しかし、2013年以降は下落リスクに注意が必要となるかもしれません。景気が回復に向かえば、金市場を取り巻く環境は変わってきます。金価格が反転するきっかけは、例えば米国の利上げです。ウォーカー氏は「今後5年、強気相場が続くかと聞かれると疑問である」ということで、長期では下落の見通しもお持ちのようでした。

個人的に印象的だったのが、中古金スクラップの動向です。今年前半は最高値更新にもかかわらず、人々の間で価格上昇が続くとの見方が強かったため、中古金スクラップの量は前年同期比で16%ほど少なかったようです。つまり、売り時を待つ姿勢であったということですね。ただ、今年後半のスクラップは増加が予想されており、通年では前年から微増となりそうです。
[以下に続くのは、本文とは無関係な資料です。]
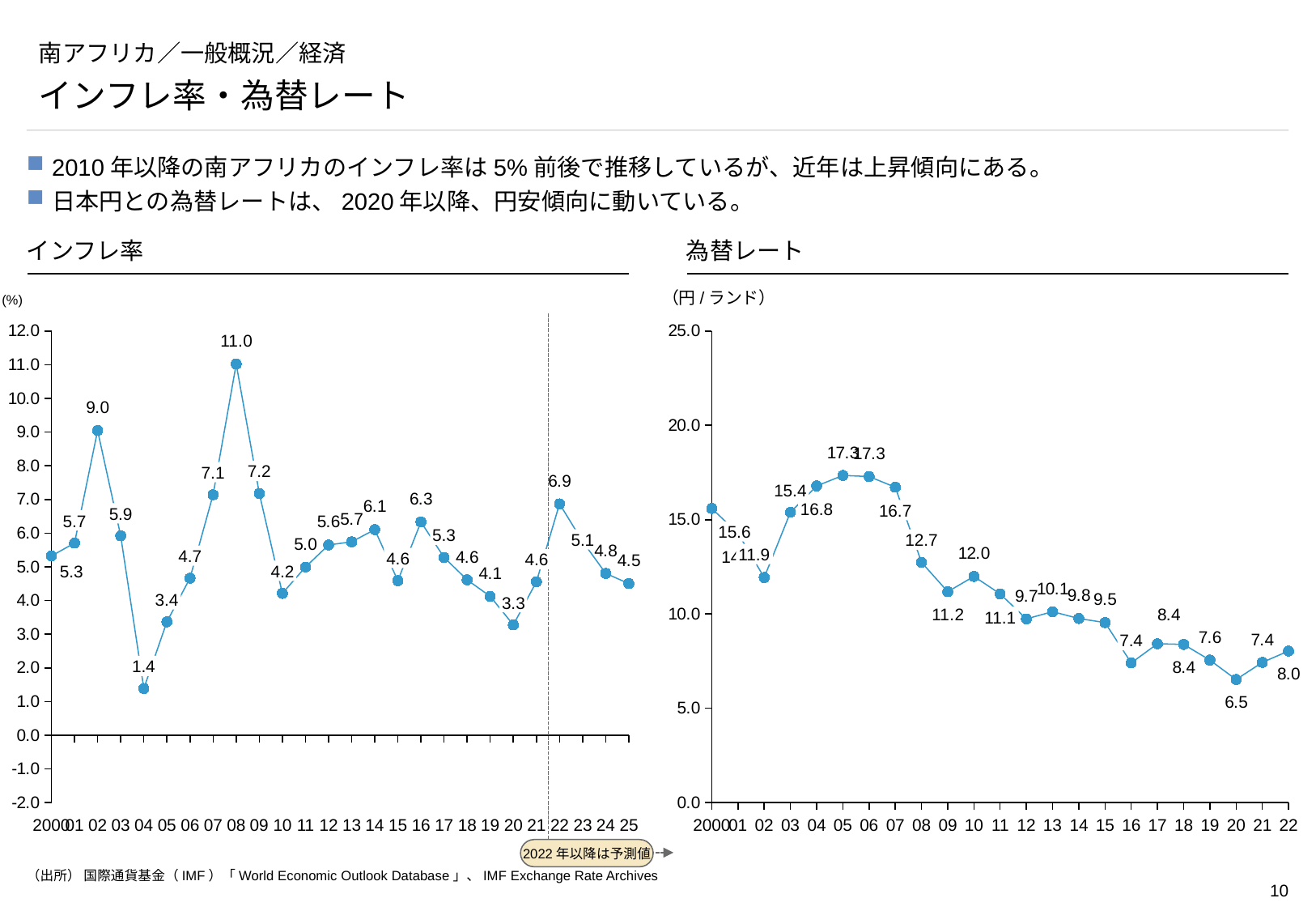
In the 為替レート chart, what is the difference between the 2005 value and the 2022 value? 9.3 In the インフレ率 chart, what is the difference between the 2022 value and the 2020 value? 3.6 What type of chart is the インフレ率 chart? line chart In the インフレ率 chart, what is the inflation rate for 2008? 11.0 In the 為替レート chart, which year has the lowest value? 2020 What unit is shown on the y axis of the 為替レート chart? 円/ランド In the インフレ率 chart, which year has the lowest inflation rate? 2004 In the インフレ率 chart, which is larger, the value for 2002 or the value for 2009? 2002 In the 為替レート chart, is the value for 2010 greater or less than 10.0? greater In the 為替レート chart, do the values generally rise or fall from 2007 to 2020? fall In the 為替レート chart, what is the value for 2020? 6.5 In the インフレ率 chart, what is the inflation rate for 2025? 4.5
スクラップは価格の上昇とともに毎年増加傾向にあり、重要な供給源となっています。いずれ鉱山で生産される金(新産金)の量に匹敵する可能性もありそうですね*2

プラチナ・パラジウム市場:GFMS社シニア・コンサルタント、ピーター・ライアン氏

プラチナは、鉱山生産と自動車触媒のリサイクルを中心にやや供給が増加する見込みです。自動車触媒需要など工業需要はある程度回復してくるものの、宝飾需要は減少し、全体では前年に続き供給過剰になると予想されます。昨年はプラチナ価格の下落で中国の宝飾需要が急増し、同国での在庫の積み増しなどもありました。しかし、今年はそれがなくなる分、需要の伸びは鈍化しそうです。パラジウムは、自動車触媒需要の急増が期待されるとのことで、GFMSに限らず、プラチナよりも強気の見方をしているところが多いように思います。また、ロシアの国家在庫が底に近いとの噂も相場を押し上げる材料となっています。

*1
2009年11月「two pillars: 2つの柱」

*2
ここ10年ほどを見てみると、供給の内訳が大きく変わってきています。鉱山生産量はやや減少し、中古金スクラップが急増しています。また、公的売却(中央銀行による売りの量)は年々減少し、今年は約15トンの買い越しになる見込みです。そのため、昨年まで供給の項目であった公的売却が、今年は公的購入という形で需要の項目に転じています。正味退蔵放出(投資家による売りの量)も流れは同様です。近年の投資需要の急増により、2000年以降は毎年(2004年を除く)正味退蔵投資という需要の項目として計上されています。